Taking as his springboard the corruption of Congress, particularly in the direction of its hoggish appropriation committees, Anderson takes the rust off an obvious grease-paint dramatic handling of his theme with frequent touches of acute and salty humor. Through the exercise of this humor, he makes one oblivious of such stale basic theatrical materials as the eager young idealist set upon cleaning up a political ring—familiar to theatregoers since the long ago days of The Man of the Hour, such equally stereotyped devices as the crafty old political dog who wraps a friendly arm around the young innocent's shoulder and imparts to him various slivers of homely wisdom—familiar since the days of The Gentleman from Mississippi, and such shameless hokum as the wise and breezy young woman secretary who, when the young hero seems doomed to be licked, throws her hat into the ring, consigns her old crooked employers to the devil, and announces that she is henceforth on his side and is going to see him through.
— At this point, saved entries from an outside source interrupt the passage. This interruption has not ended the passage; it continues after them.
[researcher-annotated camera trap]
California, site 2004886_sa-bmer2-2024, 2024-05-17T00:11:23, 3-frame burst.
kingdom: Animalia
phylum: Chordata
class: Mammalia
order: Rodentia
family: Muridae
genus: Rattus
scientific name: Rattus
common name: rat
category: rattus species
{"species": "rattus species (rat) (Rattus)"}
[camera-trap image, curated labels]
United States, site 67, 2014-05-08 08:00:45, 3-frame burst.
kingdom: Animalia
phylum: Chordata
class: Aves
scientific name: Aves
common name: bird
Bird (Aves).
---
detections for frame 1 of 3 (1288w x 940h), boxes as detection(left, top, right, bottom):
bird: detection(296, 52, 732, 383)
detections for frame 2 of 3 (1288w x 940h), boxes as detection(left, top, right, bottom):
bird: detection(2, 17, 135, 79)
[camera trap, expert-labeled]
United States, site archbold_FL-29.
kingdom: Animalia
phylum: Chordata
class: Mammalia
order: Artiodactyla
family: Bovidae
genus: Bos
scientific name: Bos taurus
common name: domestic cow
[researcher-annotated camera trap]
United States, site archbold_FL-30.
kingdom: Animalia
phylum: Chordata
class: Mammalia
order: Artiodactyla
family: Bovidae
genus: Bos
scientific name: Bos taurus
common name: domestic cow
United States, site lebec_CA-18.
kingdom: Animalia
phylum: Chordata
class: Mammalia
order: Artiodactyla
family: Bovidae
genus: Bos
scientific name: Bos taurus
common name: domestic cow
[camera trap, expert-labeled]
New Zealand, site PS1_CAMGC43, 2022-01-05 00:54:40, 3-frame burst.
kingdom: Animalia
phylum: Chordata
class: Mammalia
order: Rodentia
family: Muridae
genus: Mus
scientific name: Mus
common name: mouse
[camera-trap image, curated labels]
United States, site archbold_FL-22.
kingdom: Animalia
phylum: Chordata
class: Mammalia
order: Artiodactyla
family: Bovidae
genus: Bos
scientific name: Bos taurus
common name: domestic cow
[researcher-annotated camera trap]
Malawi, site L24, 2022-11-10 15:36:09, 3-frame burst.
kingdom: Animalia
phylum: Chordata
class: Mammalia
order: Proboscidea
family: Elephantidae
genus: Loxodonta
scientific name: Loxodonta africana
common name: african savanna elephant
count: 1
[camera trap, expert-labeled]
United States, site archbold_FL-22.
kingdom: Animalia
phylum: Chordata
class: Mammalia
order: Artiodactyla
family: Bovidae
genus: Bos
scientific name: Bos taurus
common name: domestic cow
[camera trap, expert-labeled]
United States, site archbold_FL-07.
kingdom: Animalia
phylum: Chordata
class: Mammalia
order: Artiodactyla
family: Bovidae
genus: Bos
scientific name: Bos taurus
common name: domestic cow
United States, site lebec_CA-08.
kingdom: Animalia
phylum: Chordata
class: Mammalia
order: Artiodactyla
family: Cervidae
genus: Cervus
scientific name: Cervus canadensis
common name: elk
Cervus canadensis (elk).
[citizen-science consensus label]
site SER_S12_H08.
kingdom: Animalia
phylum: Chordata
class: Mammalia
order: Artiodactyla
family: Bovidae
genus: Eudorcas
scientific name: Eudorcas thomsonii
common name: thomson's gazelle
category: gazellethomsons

In addition to his alleviating humor, Anderson has contrived a firstrate character in the person of Solomon Fitzmaurice, a guzzling old political charlatan completely privy to himself and wholly devoid of hypocrisy. The role is massaged with an eminent drollery by Walter C. Kelly, who has been doing the "Virginia Judge" act in vaudeville for thirty years or more. A young actor named Strudwick is also superior to most of his tribe in the role of the young reformer. And Worthington Miner, hired by the Theatre Guild to produce the exhibit, has done much to impart variety and a sense of some life to what might easily have been simply another monotonous long-table theatrical session.

FOOTNOTES.—Strike Me Pink, the new Brown-Henderson musical show, had everything in it, including Jimmy Durante, but good material. The Lady Refuses, by Saxon Kling, was dreadful junk. Our Wife, by Lillian Day and Lyon Mearson, was also junk. Lone Valley, by Sophie Treadwell, contained nothing to beguile your professor. Run, Little Chi/lun!, a Negro folk play by Hall Johnson, offered two scenes of considerable dramatic force. Several years ago, before we got too used to such exhibits, it would doubtless have created something of a stir. Three Cornered Moon, by Gertrude Tonkonogy, was a first effort whose confused planning and lack of single direction constantly tripped up what one guessed to be its author's basic intention. Accorded a highly favorable critical press, 1 failed to bamboozle myself into seeing anything in it. Masks and Faces, by A. J. Minor, was the worst kind of drivel. Far Away Horses, by the MM. Birmingham and Emery, an attempt at an American-Irish comedy, was obstreperous mediocrity.